Recent data regarding consumer credit--especially auto ABS collateral data--are showing signs of deteriorating performance. Moreover, we've seen some indication that consumer distress is spreading to higher credit score and income cohorts, despite a relatively low unemployment rate. We attribute this to a combination of higher interest rates, higher debt levels, inflation/affordability issues, and the resumption of student loan payments. An unforeseen increase in the unemployment rate over our base case (4.2%-4.4% through year-end 2026) could lead to further distress for consumers who are already facing a myriad of financial challenges.
Comparing assorted metrics | ||||||||
---|---|---|---|---|---|---|---|---|
2009 | 2019 | 2024 | ||||||
Unemployment rate (%)* | 9.3 | 3.7 | 4.0 | |||||
Auto loan rate (60-mo term, new autos, %)§ | 6.6 | 5.4 | 7.8 | |||||
CPI-U, all items, U.S. city average (NSA)§ | 215.9 | 257.0 | 315.6 | |||||
Consumer credit (Tril. $)§ | 2.56 | 4.19 | 5.15 | |||||
Manheim UVVI§ | 131.9 | 153.9 | 204.8 | |||||
Auto loan ABS metrics* | ||||||||
Prime 60+ day DQ (%) | 0.67 | 0.41 | 0.58 | |||||
Prime losses (%) | 1.66 | 0.56 | 0.70 | |||||
Subprime 60 day DQ (%) | 4.69 | 5.11 | 5.82 | |||||
Subprime losses (%) | 9.50 | 8.17 | 8.56 | |||||
*Annual averages. §Year-end values. Source: Bureau of labor statistics, Federal Reserve, St. Louis Fed, Manheim Used Vehicle Value Index, and S&P Global Ratings. |
Car Payments, Auto Loan Delinquencies Rising
The average payment for a financed new vehicle was approximately $703 in calendar year 2024, up from $529 in 2019, per S&P Global Mobility data.

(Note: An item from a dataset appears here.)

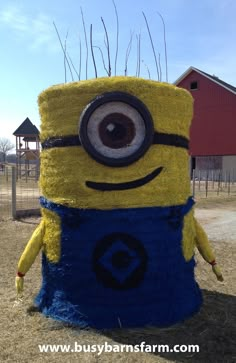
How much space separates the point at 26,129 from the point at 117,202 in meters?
34.5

Similarly, the average payment for a used vehicle was up from just under $400 in third-quarter 2019 to about $520 as of third-quarter 2024, according to Experian. Adding to the increasing burden of monthly payments are rising insurance premiums. According to the Bureau of Labor Statistics, auto insurance costs rose an average of 18% in 2024 following a 17% increase in 2023 (see chart 1). Auto loan interest rates and overall consumer prices (CPI-U) have risen as well.
Chart 1
Higher Debt Levels
Higher debt levels have started to weigh on a growing number of consumers. Credit card balances (revolving debt in chart 2) increased to a record $1.38 trillion (non-seasonally adjusted) as of the end of 2024. Meanwhile, accounts with 60% or higher utilization rates are transitioning to delinquency status at rates that surpass pre-pandemic levels, according to Liberty Street Economics' May 14, 2024, edition. In addition to higher unsecured debt levels, we are also seeing greater use of buy-now, pay-later (BNPL) arrangements, especially among younger consumers with low credit scores. The risk is that, unlike credit cards, BNPL obligations are generally not reported on credit bureau reports, thus giving lenders an unclear picture of these consumers' overall debt levels. Chart 2 shows the overall amount of consumer credit outstanding from 2006 to 2024, separated into its various components.
Chart 2
The resumption of government student loan payments poses another obstacle for consumers. In October 2023, after four years of forbearance, an estimated 24 million borrowers with federal student loan payments suspended at the onset of the COVID-19 pandemic were required to resume payments, which average approximately $300 per month. Many of these consumers may not have budgeted for the resumption of their student loan payments, and may have even taken on additional debt, hoping their student loans would eventually be forgiven given the various proposals under the prior administration.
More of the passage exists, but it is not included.